▶ **Exercise details**: Quote the entire listing below word for word, keeping every line as it stands.
------ Dataset records ------
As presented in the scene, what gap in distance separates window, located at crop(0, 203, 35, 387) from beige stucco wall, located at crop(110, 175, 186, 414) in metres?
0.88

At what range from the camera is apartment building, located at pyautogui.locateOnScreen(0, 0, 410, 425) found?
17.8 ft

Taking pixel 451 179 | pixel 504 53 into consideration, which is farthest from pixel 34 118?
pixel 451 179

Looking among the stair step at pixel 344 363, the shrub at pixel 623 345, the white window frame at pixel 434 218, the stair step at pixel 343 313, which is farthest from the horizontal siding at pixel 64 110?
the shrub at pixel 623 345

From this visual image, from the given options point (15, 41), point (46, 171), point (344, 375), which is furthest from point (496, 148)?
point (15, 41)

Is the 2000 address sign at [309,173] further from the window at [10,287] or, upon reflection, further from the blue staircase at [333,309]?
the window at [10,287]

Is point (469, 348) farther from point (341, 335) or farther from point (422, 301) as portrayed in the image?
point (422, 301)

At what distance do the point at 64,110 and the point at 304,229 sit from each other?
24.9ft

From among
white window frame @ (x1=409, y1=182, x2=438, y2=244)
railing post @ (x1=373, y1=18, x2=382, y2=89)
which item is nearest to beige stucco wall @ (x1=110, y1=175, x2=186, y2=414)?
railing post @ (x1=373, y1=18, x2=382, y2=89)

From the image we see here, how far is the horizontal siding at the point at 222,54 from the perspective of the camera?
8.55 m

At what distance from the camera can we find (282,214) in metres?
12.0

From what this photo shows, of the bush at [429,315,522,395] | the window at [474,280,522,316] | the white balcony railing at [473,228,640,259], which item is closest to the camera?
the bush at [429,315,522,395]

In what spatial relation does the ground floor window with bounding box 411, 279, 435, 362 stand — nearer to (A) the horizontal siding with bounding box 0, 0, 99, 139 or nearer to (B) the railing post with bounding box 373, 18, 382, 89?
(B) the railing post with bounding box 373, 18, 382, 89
------
▶ **Response to the task**:
As presented in the scene, what gap in distance separates window, located at crop(0, 203, 35, 387) from beige stucco wall, located at crop(110, 175, 186, 414) in metres?
0.88

At what range from the camera is apartment building, located at pyautogui.locateOnScreen(0, 0, 410, 425) found?
17.8 ft

Taking pixel 451 179 | pixel 504 53 into consideration, which is farthest from pixel 34 118?
pixel 451 179

Looking among the stair step at pixel 344 363, the shrub at pixel 623 345, the white window frame at pixel 434 218, the stair step at pixel 343 313, which is farthest from the horizontal siding at pixel 64 110?
the shrub at pixel 623 345

From this visual image, from the given options point (15, 41), point (46, 171), point (344, 375), which is furthest from point (496, 148)?
point (15, 41)

Is the 2000 address sign at [309,173] further from the window at [10,287] or, upon reflection, further from the blue staircase at [333,309]?
the window at [10,287]

Is point (469, 348) farther from point (341, 335) or farther from point (422, 301) as portrayed in the image?
point (422, 301)

At what distance do the point at 64,110 and the point at 304,229 sit from each other?
24.9ft

From among
white window frame @ (x1=409, y1=182, x2=438, y2=244)
railing post @ (x1=373, y1=18, x2=382, y2=89)
which item is nearest to beige stucco wall @ (x1=110, y1=175, x2=186, y2=414)?
railing post @ (x1=373, y1=18, x2=382, y2=89)

From the image we see here, how far is the horizontal siding at the point at 222,54 from the perspective of the camera?
8.55 m

At what distance from the camera can we find (282,214) in metres?
12.0

From what this photo shows, of the bush at [429,315,522,395] | the window at [474,280,522,316] | the white balcony railing at [473,228,640,259], which item is closest to the camera?
the bush at [429,315,522,395]

In what spatial relation does the ground floor window with bounding box 411, 279, 435, 362 stand — nearer to (A) the horizontal siding with bounding box 0, 0, 99, 139 or nearer to (B) the railing post with bounding box 373, 18, 382, 89?
(B) the railing post with bounding box 373, 18, 382, 89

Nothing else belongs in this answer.